Complexions Soars at The Music Center

Complexions Contemporary Ballet. Photo by Rachel Neville. Courtesy of The Music Center.

On October 24, the Glorya Kaufman Presents DANCE at The Music Center season in Los Angeles welcomed a triumphant return of Complexions Contemporary Ballet, now celebrating its 30th anniversary with The Retro Suite — a curated anthology of the company’s most iconic works.

Founded in 1994 by Alvin Ailey alumni Dwight Rhoden and Desmond Richardson, Complexions has built its reputation on fearlessness — uniting classical precision with contemporary cool, and blurring the lines between technique, culture, and emotion. Their signature methodology, NIQUE, approaches the body as an instrument of total expression, pushing movement beyond symmetry and into exhilarating extremes.

Complexions Contemporary Ballet. Photo by Rachel Neville. Courtesy of The Music Center.

The evening opened with This Time, With Feeling, a thoughtful meditation on musicality and restraint. Dancers floated across the stage en pointe in lavender-toned costumes by Christine Darch, mirroring the lyricism of Beethoven’s piano concerto. Every gesture — understated yet sculptural — felt like a reverent nod to ballet’s past, reinterpreted through a distinctly modern lens.

“Each dancer brings a singular voice, yet all speak the same language: movement as transformation.”

Deeply followed, dialing up the tension with a sultry, near-sculptural pas de trois. Jillian Davis, statuesque and androgynous, commanded the stage like a high-fashion cyborg channeling Botticelli — lifting a male partner in a breathtaking role reversal, then dissolving into staccato phrases that brought to mind the fragmented beauty of a Picasso.

The heart of the evening was Ave Maria. April Watson, dancing with a male partner, delivered a performance of quiet majesty — her balance, breath control, and ethereal presence drawing gasps and, ultimately, a standing ovation. Her use of pointe here wasn’t ornamental — it was a spiritual ascent.

The first act ended with Mercy, choreographed to the Hans Zimmer-arranged version of Giulio Caccini’s sacred classic. The second act opened with For Crying Out Loud, a rousing ensemble piece set to the music of U2. The entire company ignited the stage, channeling the hope, ache, and emotional urgency of the score into electrifying movement. This was dance as visual anthem — ferocious yet tender, personal yet universal.

Complexions Contemporary Ballet. Photo by Rachel Neville. Courtesy of The Music Center.

What distinguishes Complexions is not only its choreography, but its casting: a kaleidoscopic company representing a rich spectrum of races, genders, and body types.
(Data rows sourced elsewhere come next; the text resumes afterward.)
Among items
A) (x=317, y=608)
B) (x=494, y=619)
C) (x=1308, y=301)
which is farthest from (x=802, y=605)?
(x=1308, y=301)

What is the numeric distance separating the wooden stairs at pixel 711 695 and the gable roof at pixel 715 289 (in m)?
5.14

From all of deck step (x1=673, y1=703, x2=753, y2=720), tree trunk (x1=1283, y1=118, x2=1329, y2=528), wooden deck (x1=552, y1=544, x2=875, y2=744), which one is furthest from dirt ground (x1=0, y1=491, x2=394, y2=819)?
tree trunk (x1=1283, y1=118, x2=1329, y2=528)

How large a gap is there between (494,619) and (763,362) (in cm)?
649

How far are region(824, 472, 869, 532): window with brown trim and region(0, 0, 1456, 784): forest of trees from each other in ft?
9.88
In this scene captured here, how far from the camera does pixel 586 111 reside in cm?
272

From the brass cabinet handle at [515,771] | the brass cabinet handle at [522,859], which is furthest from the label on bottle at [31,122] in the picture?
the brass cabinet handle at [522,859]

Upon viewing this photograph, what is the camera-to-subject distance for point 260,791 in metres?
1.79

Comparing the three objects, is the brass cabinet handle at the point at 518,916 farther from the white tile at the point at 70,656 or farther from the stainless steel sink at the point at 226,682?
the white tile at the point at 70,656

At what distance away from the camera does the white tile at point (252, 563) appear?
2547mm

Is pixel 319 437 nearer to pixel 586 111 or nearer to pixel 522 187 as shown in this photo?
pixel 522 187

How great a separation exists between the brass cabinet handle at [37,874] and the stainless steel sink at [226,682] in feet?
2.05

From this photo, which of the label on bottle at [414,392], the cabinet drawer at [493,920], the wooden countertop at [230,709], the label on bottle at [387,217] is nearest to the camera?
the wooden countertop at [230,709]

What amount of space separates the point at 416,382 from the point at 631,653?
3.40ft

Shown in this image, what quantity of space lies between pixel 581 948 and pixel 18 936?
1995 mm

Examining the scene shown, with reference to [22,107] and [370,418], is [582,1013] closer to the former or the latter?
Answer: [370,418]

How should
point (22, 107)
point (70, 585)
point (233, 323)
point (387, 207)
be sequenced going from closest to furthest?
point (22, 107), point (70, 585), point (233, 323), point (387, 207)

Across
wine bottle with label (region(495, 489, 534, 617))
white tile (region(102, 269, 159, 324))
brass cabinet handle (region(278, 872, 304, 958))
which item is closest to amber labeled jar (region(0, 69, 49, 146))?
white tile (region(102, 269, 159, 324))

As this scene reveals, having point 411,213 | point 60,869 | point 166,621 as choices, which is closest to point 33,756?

Here, diversity isn’t a talking point — it’s the medium itself. Each dancer brings a singular voice, yet all speak the same language: movement as transformation.

The performance ended with a thunderous ovation. The evening — dedicated to the late Glorya Kaufman — embodied the season’s theme, Rise with Us — through dance that inspires and movement that uplifts.” And rise it did, in every leap, every breath, every beat.

With Alvin Ailey American Dance Theater, New York City Ballet, and the Superstars of Paris still to come, this promises to be one of the most vital and inspiring seasons The Music Center has staged in recent memory.